- [Set exercise 1]: Extract the entire passage on parenting styles below, reproducing it word for word.
───── Document segment
My own mother, I know, would have been able to get a handle on the situation immediately. I, on the other hand, tend to flounder, perhaps letting my desire to maintain order be overridden by my desire for my kids to have fun. Until—bam! Someone is bleeding.
It’s amazing, but before I became a parent, I didn’t realize that I could ruin someone’s day by having the wrong kind of Band-Aid.
Kids don’t come with a manual (except for the ironclad rule that after bedtime, every child turns into a dehydrated philosopher), so it can sometimes feel like being a parent means standing in front of 400 choices 1,000 times a day and pretending to know exactly which one to choose. But in actuality, there are really only four key categories of parenting from which to select.
The four main parenting styles as articulated in modern child psychology—neglectful, authoritarian, permissive and authoritative—are based on the work of Dr. Diana Baumrind, a developmental psychologist, and Stanford researchers Dr. Eleanor Maccoby and John Martin. They plumb the depths of the following question:
Does parenting style matter? Yes, very much so, and we don’t need a multimillion-dollar piece of scientific research to tell us that, but we have one anyway. Actually, we have access to multiple extremely expensive studies that have reported significant links between parenting styles and child outcomes, so we might as well learn from them as best as we can.
──────────
- [Set exercise 2]: Pull out each line of the records that contains the string "list".
───── Dataset
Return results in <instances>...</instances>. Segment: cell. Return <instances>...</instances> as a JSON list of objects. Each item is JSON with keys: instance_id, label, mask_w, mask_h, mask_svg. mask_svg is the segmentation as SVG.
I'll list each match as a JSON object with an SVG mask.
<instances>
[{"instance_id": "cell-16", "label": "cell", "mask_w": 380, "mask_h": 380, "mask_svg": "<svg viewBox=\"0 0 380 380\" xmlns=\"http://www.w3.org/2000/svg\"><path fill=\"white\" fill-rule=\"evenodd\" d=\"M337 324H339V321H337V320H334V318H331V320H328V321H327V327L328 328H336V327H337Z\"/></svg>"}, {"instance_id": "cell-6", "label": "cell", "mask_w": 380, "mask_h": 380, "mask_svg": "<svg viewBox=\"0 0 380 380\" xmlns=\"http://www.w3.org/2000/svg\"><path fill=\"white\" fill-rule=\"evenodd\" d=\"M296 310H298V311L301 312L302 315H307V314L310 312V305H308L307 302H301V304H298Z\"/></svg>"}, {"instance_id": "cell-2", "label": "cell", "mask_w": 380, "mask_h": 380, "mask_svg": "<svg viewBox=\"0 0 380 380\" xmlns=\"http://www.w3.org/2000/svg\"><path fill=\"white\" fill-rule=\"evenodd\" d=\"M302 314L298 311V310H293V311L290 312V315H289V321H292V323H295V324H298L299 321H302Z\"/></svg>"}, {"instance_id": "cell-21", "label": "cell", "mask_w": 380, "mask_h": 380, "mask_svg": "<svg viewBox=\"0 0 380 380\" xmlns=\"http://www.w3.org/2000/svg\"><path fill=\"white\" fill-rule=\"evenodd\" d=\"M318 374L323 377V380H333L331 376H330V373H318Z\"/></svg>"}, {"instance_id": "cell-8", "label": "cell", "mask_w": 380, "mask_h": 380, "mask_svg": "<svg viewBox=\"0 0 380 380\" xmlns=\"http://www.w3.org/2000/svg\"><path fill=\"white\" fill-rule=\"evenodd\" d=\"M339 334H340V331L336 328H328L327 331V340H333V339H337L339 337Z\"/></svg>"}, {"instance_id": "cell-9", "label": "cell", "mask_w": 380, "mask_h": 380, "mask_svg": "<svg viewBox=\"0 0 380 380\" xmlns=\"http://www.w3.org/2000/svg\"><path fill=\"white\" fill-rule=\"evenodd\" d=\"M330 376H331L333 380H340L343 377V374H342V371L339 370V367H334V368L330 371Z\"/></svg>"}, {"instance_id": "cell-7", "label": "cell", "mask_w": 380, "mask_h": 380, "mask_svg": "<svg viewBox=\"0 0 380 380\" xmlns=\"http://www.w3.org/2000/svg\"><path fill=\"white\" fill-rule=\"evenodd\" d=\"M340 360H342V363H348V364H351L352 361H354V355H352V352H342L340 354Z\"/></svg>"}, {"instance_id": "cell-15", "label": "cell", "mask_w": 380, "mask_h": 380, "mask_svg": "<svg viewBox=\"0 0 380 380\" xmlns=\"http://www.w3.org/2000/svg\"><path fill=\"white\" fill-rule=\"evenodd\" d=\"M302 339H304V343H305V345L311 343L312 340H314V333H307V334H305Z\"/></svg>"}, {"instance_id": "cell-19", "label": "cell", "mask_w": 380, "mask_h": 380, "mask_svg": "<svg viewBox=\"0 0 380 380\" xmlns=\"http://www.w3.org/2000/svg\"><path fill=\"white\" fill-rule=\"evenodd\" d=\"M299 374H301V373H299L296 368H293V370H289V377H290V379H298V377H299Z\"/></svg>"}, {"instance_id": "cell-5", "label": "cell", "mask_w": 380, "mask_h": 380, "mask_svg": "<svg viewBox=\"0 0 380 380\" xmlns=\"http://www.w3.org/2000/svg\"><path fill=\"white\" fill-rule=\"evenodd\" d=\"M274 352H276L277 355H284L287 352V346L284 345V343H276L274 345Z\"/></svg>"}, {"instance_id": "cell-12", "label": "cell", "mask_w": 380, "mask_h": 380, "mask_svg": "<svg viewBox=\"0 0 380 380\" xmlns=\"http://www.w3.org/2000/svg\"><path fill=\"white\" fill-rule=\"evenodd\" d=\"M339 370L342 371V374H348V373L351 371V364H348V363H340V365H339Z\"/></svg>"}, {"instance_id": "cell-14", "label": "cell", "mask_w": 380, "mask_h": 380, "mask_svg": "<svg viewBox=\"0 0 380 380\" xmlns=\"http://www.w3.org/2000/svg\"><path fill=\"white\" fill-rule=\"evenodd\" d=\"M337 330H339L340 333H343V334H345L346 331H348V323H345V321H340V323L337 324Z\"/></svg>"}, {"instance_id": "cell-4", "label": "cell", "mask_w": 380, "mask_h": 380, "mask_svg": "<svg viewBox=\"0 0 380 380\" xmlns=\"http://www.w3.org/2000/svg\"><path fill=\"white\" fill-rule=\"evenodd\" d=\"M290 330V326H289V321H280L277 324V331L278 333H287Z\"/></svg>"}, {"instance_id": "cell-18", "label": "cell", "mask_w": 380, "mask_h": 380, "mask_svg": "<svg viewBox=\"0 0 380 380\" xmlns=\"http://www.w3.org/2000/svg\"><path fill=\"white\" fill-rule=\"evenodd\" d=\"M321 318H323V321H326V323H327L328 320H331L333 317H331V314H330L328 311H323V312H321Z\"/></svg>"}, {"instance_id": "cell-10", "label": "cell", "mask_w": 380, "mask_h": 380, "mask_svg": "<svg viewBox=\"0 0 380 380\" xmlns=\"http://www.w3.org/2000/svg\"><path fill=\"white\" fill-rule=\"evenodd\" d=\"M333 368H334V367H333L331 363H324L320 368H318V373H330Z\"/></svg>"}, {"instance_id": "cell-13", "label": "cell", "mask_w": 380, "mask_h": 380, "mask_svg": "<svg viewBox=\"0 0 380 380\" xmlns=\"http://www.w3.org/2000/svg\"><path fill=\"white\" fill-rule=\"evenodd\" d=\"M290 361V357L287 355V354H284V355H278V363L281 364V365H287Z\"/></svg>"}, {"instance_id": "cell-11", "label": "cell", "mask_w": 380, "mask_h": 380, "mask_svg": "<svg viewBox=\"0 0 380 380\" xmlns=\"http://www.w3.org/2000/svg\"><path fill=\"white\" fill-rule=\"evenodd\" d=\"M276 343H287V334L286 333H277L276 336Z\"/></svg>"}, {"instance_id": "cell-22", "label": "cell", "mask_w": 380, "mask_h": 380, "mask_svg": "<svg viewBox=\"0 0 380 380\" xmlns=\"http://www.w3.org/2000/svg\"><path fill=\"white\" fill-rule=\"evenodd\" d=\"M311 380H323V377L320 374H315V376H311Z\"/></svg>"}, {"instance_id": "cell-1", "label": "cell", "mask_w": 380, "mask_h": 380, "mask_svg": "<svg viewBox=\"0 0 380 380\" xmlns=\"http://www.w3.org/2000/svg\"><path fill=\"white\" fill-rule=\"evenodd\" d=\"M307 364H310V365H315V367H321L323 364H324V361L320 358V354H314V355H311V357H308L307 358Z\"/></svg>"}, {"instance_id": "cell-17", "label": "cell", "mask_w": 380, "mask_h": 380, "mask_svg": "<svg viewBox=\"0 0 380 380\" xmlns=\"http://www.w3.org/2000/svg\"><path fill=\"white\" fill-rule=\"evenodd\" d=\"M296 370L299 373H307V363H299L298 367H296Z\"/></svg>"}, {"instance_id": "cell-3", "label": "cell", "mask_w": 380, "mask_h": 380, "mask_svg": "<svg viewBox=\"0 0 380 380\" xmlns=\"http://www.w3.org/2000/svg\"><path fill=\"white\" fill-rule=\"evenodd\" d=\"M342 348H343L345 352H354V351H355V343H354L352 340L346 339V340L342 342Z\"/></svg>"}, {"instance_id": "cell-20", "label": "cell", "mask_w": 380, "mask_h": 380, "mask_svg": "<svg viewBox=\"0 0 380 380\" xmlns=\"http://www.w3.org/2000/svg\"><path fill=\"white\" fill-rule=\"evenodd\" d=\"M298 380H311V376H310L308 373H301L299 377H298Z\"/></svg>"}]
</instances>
──────────
- [Solution 1]:
My own mother, I know, would have been able to get a handle on the situation immediately. I, on the other hand, tend to flounder, perhaps letting my desire to maintain order be overridden by my desire for my kids to have fun. Until—bam! Someone is bleeding.
It’s amazing, but before I became a parent, I didn’t realize that I could ruin someone’s day by having the wrong kind of Band-Aid.
Kids don’t come with a manual (except for the ironclad rule that after bedtime, every child turns into a dehydrated philosopher), so it can sometimes feel like being a parent means standing in front of 400 choices 1,000 times a day and pretending to know exactly which one to choose. But in actuality, there are really only four key categories of parenting from which to select.
The four main parenting styles as articulated in modern child psychology—neglectful, authoritarian, permissive and authoritative—are based on the work of Dr. Diana Baumrind, a developmental psychologist, and Stanford researchers Dr. Eleanor Maccoby and John Martin. They plumb the depths of the following question:
Does parenting style matter? Yes, very much so, and we don’t need a multimillion-dollar piece of scientific research to tell us that, but we have one anyway. Actually, we have access to multiple extremely expensive studies that have reported significant links between parenting styles and child outcomes, so we might as well learn from them as best as we can.

- [Solution 2]:
Return results in <instances>...</instances>. Segment: cell. Return <instances>...</instances> as a JSON list of objects. Each item is JSON with keys: instance_id, label, mask_w, mask_h, mask_svg. mask_svg is the segmentation as SVG.
I'll list each match as a JSON object with an SVG mask.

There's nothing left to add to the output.